You can use two Map function, Each Map Function Can process one data set if you want to implement different processing. You need to register your map with your job conf. For eg:
public static class FullOuterJoinStdDetMapper extends MapReduceBase implements Mapper <LongWritable ,Text ,Text, Text>
{
private String person_name, book_title,file_tag="person_book#";
private String emit_value = new String();
//emit_value = "";
public void map(LongWritable key, Text values, OutputCollector<Text,Text>output, Reporter reporter)
throws IOException
{
String line = values.toString();
try
{
String[] person_detail = line.split(",");
person_name = person_detail[0].trim();
book_title = person_detail[1].trim();
}
catch (ArrayIndexOutOfBoundsException e)
{
person_name = "student name missing";
}
emit_value = file_tag + person_name;
output.collect(new Text(book_title), new Text(emit_value));
}
}
public static class FullOuterJoinResultDetMapper extends MapReduceBase implements Mapper <LongWritable ,Text ,Text, Text>
{
private String author_name, book_title,file_tag="auth_book#";
private String emit_value = new String();
// emit_value = "";
public void map(LongWritable key, Text values, OutputCollectoroutput, Reporter reporter)
throws IOException
{
String line = values.toString();
try
{
String[] author_detail = line.split(",");
author_name = author_detail[1].trim();
book_title = author_detail[0].trim();
}
catch (ArrayIndexOutOfBoundsException e)
{
author_name = "Not Appeared in Exam";
}
emit_value = file_tag + author_name;
output.collect(new Text(book_title), new Text(emit_value));
}
}
public static void main(String args[])
throws Exception
{
if(args.length !=3)
{
System.out.println("Input outpur file missing");
System.exit(-1);
}
Configuration conf = new Configuration();
String [] argum = new GenericOptionsParser(conf,args).getRemainingArgs();
conf.set("mapred.textoutputformat.separator", ",");
JobConf mrjob = new JobConf();
mrjob.setJobName("Inner_Join");
mrjob.setJarByClass(FullOuterJoin.class);
MultipleInputs.addInputPath(mrjob,new Path(argum[0]),TextInputFormat.class,FullOuterJoinStdDetMapper.class);
MultipleInputs.addInputPath(mrjob,new Path(argum[1]),TextInputFormat.class,FullOuterJoinResultDetMapper.class);
FileOutputFormat.setOutputPath(mrjob,new Path(args[2]));
mrjob.setReducerClass(FullOuterJoinReducer.class);
mrjob.setOutputKeyClass(Text.class);
mrjob.setOutputValueClass(Text.class);
JobClient.runJob(mrjob);
}
Hadoop allows you to use different map input formats for different folders.

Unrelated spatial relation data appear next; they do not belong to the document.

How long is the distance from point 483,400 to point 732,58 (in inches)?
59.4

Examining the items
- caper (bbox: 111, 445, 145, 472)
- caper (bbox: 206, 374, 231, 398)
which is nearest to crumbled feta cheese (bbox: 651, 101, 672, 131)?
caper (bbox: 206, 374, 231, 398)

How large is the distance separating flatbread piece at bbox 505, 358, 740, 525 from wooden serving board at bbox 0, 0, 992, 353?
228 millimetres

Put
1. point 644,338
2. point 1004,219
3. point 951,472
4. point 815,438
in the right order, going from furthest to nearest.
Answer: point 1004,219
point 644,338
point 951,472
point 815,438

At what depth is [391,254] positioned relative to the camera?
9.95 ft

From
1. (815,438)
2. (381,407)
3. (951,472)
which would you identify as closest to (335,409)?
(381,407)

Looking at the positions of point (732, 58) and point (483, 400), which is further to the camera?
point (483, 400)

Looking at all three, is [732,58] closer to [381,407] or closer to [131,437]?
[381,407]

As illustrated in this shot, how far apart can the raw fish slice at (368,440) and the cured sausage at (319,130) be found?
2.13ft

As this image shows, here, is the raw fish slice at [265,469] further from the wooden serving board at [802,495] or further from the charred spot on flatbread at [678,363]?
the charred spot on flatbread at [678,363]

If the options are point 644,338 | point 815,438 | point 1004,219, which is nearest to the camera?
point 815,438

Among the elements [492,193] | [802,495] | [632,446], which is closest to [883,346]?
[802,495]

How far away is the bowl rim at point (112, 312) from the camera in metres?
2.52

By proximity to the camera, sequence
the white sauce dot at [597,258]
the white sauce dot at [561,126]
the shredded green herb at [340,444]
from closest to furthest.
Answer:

So you can read from several datasources and then cast to specific type in Map function i.e. in one case you got (String,User) in other (String,SongSongRating) and you Map signature is (String,Object).
The second step is selection recommendation algorithm, join those data in some way so aggregator will have least information enough to calculate recommendation.